> What is needed
Retype, word for word, each line between the lines holding "order: Artiodactyla" and "common name: domestic cow", inclusive, and leave the rest of the data alone.

Saved data entries

-------

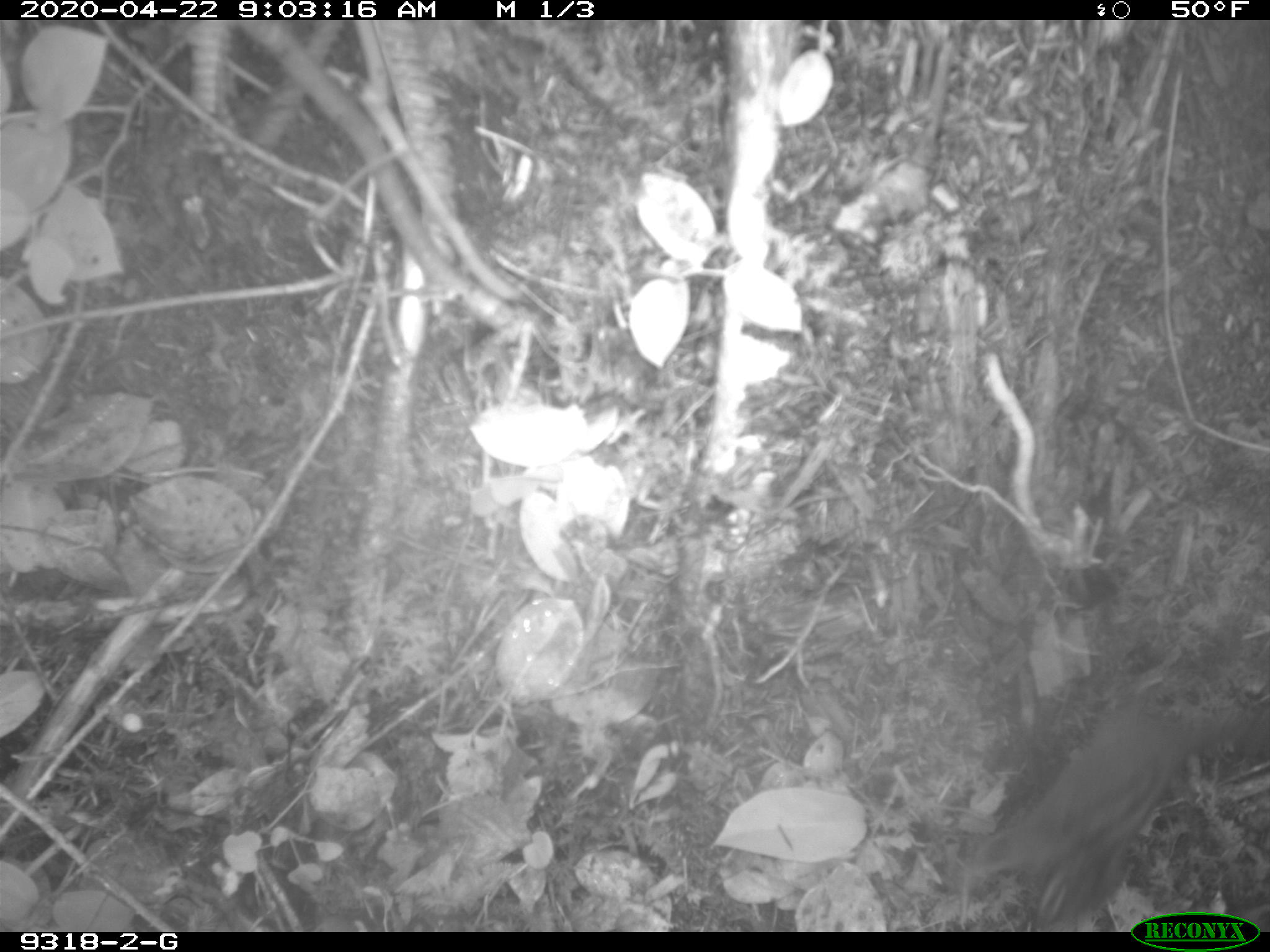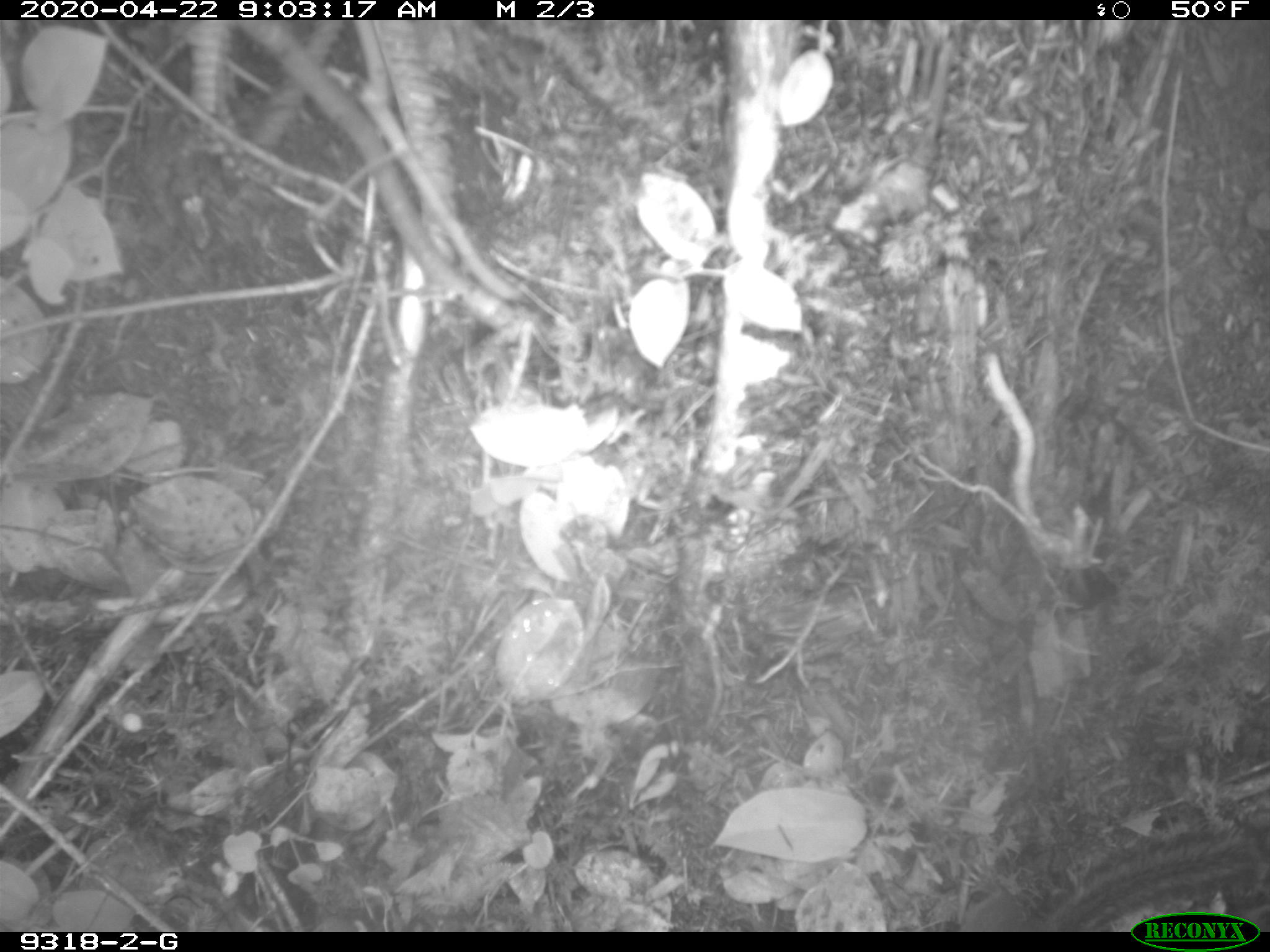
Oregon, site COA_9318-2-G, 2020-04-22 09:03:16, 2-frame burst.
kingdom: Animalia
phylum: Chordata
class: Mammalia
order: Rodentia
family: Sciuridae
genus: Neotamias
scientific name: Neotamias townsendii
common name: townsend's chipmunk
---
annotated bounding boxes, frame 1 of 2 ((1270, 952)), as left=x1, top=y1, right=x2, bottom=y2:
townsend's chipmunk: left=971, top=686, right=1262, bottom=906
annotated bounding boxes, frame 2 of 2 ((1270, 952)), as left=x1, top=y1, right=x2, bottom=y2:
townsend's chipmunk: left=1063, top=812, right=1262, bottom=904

-------

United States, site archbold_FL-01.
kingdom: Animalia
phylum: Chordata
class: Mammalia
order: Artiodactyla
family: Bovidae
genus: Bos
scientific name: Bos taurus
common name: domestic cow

-------

> Worked solution
order: Artiodactyla
family: Bovidae
genus: Bos
scientific name: Bos taurus
common name: domestic cow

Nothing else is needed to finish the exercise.